M. Goefle ouvrit lui-même le pot de confitures, et Nils s’assit sans façon à la place destinée à son maître, tandis que celui-ci chauffait ses pieds refroidis par le voyage à l’écurie. M. Goefle était aussi actif d’imagination que de paroles. Quand il n’avait plus occasion de causer, il travaillait dans son esprit ou partait joyeusement pour d’agréables rêveries, si bien qu’au bout d’un quart d’heure, la faim le tiraillant de nouveau, il se retourna pour voir si Ulph était enfin de retour avec quelque plat plus solide que les confitures ; mais il ne vit que le petit Nils profondément endormi, la tête sur la table et le nez dans son assiette.

— Allons, allons ! lui dit-il en le secouant. Tu as mangé, tu dormiras plus tard ! Songe à me servir ; va voir si Ulph…

Mais il était bien inutile à M. Goefle de formuler sa pensée. Accablé par l’impérieux sommeil de l’enfance, Nils était debout, les yeux hagards, et trébuchant comme un homme ivre. M. Goefle en eut pitié. — Allons, va te coucher, dit-il, puisque tu n’es bon à rien !

Nils s’en alla vers la chambre de garde, s’appuya contre la porte, et y resta, dormant debout. Il fallut le conduire à son lit. Là ce fut un autre embarras. Monsieur n’avait pas la force d’ôter ses guêtres. M. Goefle ôta les guêtres de son laquais, ce qui ne fut pas facile, les guêtres étant justes et les jambes amollies par le sommeil.

M. Goefle allait le hisser dans son lit lorsqu’il s’aperçut que le drôle s’y était fourré tout habillé. — Que le diable t’emporte ! lui dit-il ; t’ai-je fait faire d’avance ces beaux habits neufs pour coucher avec ? Allons, vite, debout, et prends la peine de te déshabiller, c’est bien le moins !

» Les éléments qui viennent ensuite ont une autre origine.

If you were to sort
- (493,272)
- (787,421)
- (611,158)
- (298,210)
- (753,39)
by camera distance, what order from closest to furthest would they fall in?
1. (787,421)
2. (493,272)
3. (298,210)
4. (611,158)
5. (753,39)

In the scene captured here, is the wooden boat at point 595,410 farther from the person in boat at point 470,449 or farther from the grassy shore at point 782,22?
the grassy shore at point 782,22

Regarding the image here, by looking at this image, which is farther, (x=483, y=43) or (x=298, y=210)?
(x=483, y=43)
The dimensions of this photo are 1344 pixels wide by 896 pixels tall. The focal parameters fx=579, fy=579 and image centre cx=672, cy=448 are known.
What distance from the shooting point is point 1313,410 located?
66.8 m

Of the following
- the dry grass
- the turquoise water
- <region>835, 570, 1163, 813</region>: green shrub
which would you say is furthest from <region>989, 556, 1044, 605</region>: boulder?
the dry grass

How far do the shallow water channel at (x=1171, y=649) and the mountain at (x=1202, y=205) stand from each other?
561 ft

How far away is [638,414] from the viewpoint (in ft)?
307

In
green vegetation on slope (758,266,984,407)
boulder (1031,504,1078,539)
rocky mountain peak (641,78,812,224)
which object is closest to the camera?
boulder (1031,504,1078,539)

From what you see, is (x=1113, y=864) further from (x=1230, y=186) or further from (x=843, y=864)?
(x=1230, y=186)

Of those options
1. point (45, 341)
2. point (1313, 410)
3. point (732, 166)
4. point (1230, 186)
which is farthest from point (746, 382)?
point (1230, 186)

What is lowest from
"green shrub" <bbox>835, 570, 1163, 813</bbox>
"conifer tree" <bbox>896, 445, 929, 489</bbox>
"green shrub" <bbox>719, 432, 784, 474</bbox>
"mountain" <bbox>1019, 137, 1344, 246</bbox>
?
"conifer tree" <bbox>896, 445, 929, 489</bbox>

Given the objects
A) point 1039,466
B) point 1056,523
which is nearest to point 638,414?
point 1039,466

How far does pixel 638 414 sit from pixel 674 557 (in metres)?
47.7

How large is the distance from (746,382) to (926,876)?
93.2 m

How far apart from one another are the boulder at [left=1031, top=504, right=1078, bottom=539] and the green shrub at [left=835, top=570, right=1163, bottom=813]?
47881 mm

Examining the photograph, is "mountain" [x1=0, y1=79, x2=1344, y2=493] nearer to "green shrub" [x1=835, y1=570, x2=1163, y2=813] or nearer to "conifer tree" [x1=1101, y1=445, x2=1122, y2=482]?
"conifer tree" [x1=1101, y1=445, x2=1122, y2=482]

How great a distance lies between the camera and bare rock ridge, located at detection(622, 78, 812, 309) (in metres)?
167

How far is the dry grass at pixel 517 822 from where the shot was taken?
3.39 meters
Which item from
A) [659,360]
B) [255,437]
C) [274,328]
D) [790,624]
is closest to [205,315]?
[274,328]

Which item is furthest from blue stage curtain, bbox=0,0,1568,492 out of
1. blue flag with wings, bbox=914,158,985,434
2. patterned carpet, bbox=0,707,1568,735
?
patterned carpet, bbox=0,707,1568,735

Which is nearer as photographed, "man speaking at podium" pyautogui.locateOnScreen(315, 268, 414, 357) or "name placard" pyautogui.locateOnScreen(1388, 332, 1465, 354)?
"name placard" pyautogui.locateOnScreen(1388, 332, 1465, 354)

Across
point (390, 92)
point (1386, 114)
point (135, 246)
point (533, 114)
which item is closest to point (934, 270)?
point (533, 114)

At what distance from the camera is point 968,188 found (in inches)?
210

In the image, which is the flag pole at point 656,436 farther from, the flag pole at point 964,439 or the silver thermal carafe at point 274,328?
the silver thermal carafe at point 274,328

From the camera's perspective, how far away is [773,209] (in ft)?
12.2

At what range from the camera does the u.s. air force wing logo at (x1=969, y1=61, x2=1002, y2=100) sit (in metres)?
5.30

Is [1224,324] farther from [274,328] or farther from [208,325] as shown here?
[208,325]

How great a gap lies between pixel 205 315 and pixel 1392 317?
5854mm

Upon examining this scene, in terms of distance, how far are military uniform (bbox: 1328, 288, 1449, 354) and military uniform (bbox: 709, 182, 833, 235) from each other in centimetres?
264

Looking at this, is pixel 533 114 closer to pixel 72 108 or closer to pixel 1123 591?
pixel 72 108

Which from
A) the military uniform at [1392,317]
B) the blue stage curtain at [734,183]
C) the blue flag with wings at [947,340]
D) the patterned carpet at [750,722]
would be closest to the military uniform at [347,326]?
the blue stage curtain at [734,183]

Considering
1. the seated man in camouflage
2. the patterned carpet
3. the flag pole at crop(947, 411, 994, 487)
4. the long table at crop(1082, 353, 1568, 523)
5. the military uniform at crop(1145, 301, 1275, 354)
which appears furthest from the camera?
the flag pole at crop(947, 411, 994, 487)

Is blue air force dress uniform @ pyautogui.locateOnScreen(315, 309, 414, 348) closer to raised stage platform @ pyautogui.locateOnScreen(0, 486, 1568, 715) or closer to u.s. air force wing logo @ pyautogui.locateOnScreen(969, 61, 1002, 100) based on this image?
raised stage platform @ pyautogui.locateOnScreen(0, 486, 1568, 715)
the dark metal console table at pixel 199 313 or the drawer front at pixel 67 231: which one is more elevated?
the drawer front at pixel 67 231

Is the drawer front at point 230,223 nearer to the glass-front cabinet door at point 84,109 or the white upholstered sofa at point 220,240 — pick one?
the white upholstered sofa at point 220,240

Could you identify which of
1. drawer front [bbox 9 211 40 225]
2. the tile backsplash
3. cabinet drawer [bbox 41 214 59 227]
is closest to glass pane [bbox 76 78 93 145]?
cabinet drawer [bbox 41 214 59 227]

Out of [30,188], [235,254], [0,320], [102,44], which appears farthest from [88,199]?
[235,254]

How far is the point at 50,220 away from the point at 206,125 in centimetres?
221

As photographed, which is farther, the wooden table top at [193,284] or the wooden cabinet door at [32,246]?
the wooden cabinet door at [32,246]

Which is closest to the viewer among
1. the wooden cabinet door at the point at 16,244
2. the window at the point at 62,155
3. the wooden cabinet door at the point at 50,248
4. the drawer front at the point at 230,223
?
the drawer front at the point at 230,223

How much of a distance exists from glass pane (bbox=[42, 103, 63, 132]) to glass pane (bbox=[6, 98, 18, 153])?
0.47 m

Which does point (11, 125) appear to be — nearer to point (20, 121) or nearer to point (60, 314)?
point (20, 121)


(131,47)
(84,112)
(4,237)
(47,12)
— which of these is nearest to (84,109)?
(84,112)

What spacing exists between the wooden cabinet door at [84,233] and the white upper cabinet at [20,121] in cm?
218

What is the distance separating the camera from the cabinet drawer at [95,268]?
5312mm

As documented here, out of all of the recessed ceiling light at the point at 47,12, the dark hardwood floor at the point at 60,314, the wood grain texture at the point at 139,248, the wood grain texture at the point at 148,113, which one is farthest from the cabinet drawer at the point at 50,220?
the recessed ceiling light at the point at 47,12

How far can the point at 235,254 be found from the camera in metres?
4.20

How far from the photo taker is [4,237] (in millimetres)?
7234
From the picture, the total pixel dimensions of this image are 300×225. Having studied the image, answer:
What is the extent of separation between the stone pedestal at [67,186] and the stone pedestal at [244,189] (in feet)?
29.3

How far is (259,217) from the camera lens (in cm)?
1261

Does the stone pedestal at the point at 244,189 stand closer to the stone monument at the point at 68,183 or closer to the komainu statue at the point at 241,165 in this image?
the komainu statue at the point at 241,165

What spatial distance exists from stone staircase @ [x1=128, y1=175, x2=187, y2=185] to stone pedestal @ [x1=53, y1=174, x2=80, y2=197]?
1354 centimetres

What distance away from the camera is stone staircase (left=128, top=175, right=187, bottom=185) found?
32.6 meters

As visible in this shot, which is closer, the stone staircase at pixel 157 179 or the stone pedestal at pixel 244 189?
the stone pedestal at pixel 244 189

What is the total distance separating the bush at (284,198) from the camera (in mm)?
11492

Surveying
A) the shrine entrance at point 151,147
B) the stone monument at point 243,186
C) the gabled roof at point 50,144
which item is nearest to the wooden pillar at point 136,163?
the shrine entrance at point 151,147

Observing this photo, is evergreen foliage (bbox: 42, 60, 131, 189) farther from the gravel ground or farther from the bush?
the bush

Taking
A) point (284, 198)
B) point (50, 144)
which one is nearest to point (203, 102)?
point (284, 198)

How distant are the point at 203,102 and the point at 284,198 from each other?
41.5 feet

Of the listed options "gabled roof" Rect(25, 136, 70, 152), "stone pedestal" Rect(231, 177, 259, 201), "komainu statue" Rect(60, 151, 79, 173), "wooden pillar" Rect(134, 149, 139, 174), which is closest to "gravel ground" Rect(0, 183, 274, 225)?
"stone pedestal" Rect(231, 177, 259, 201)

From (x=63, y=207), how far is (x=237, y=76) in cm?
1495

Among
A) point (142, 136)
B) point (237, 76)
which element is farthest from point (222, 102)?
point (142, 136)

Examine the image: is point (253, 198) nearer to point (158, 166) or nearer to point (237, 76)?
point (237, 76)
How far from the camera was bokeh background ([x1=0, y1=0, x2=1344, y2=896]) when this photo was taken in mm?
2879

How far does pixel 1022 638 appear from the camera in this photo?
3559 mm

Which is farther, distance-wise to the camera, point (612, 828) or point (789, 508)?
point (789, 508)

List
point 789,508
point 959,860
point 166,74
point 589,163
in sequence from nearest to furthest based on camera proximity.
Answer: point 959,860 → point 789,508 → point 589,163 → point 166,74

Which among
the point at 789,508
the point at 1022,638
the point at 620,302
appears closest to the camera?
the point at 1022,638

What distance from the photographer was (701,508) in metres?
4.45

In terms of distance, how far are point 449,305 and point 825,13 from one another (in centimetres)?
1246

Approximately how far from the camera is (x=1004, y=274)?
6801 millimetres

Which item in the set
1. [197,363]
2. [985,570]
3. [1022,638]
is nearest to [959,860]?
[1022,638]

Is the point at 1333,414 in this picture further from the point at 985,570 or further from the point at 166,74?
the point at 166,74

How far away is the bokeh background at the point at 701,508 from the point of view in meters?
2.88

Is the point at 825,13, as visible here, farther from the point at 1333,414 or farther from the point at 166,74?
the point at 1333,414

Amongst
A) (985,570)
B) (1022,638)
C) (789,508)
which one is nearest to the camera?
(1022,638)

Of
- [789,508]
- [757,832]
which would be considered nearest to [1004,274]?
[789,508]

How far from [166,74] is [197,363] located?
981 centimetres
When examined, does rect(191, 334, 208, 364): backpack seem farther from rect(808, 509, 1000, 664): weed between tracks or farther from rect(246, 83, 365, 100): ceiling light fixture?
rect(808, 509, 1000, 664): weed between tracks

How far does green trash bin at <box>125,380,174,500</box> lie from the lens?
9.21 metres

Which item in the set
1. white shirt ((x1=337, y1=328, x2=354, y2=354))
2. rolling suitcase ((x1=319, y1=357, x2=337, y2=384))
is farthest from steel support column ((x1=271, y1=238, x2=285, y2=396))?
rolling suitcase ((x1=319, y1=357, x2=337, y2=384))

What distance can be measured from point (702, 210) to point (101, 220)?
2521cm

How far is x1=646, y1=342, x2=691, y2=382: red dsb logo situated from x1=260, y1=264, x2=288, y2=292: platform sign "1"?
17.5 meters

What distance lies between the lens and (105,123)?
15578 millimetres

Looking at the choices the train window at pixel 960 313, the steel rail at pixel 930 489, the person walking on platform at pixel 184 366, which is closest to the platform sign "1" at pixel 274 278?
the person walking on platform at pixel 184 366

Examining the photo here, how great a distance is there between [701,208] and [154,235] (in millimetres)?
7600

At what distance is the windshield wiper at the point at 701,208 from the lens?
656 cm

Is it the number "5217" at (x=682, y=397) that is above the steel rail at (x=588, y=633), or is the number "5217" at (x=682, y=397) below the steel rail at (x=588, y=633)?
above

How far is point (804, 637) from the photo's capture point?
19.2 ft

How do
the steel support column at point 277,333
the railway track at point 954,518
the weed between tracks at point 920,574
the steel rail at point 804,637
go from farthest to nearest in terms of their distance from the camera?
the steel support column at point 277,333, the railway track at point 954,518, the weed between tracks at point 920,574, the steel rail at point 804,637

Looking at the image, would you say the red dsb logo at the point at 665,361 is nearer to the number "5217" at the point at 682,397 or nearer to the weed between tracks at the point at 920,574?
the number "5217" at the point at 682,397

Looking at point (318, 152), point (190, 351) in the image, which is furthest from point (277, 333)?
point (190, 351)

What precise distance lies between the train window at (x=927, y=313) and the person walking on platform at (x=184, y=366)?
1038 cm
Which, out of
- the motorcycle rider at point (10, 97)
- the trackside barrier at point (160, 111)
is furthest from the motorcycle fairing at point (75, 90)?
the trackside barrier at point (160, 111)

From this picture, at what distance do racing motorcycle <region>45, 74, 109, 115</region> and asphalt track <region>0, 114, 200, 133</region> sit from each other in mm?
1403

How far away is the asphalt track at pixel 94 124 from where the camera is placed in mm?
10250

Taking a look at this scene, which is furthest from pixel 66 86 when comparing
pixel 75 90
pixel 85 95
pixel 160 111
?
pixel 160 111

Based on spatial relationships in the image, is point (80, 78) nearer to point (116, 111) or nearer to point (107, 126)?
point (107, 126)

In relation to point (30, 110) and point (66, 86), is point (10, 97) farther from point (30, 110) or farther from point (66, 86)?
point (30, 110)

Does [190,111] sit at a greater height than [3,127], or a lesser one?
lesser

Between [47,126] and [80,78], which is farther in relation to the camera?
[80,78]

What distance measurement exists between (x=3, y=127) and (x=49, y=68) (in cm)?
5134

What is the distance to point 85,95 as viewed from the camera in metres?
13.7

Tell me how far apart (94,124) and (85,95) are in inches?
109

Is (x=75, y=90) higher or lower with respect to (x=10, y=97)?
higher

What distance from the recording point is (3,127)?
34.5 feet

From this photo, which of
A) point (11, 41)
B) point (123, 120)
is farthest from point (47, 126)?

Nils, remis, bon gré, mal gré, sur ses pieds, fit d’inutiles tentatives pour se déboutonner. La tante Gertrude, charmée d’avoir un crédit ouvert pour le faire équiper en petit laquais avant de le présenter à son maître, lui avait fait faire des hauts-de-chausses de peau d’élan et une veste de drap rouge si bien coupés qu’il y était tassé comme dans une gaine, et que M. Goefle lui-même eut grand’peine à l’en faire sortir. Il lui fallut le prendre sur ses genoux devant la cheminée, car durant cette opération l’enfant grelottait. M. Goefle avait beau enrager et maudire Gertrude de lui avoir donné un pareil serviteur, l’humanité lui défendait de le laisser geler. Et puis Nils le désarmait par sa gentillesse. À chaque reproche de son maître, il répondait naïvement : — Vous verrez demain, monsieur Goefle, je vous servirai bien, et puis je vous aimerai bien !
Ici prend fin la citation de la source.